Huggies Forum

Switch to Nappy-Pants

for toilet training!

Learn more
  1. home
  2. Baby Forum
  3. Toddler
  4. Caring for your Toddler
  5. Need some advice please.......

Need some advice please....... Rss

Hi i have a very highly strung 30mth old. for the past few weeks he has been taking tantrums almost daily, throws things screams wants it all his way etc. He does things he knows are naughty like when eating he mushes it all up and put through hair etc he has started climbing anything he can ( found him in bathroom sink!)

Things that have changed or are changin are :

I am due for baby no 2 in 9 weeks and i am pointing towards this for his recent behaviour.

Toilet training is "wee" trained, wnt do no 2's but im not pushing that.

Changed him from bed to cot.

Am i expecting too much from him, he is a clever boy but i just dont know what to do anymore i try the talking, comforting and plain old ignoring but this phase is just seems to be lasting too long.

> _Dataset extract_
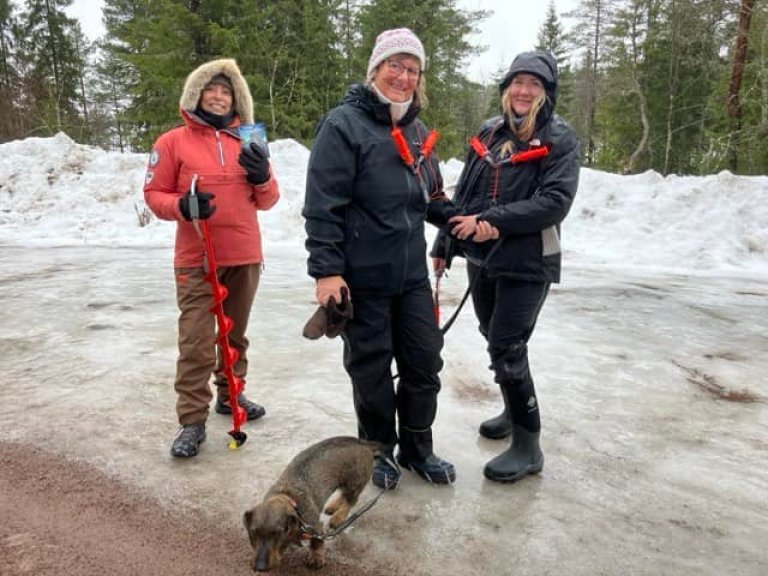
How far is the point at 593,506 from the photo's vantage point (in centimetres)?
272

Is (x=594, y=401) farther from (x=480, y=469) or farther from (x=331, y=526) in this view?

> _Written task 1_
Please rewrite the forum post from "Things that have" to "bed to cot.", substituting "crib" for "cot".
> _Written task 2_
In the forum post, where was the boy found after he started climbing?

> _Full output 1_
Things that have changed or are changin are :

I am due for baby no 2 in 9 weeks and i am pointing towards this for his recent behaviour.

Toilet training is "wee" trained, wnt do no 2's but im not pushing that.

Changed him from bed to crib.

> _Full output 2_
In the bathroom sink.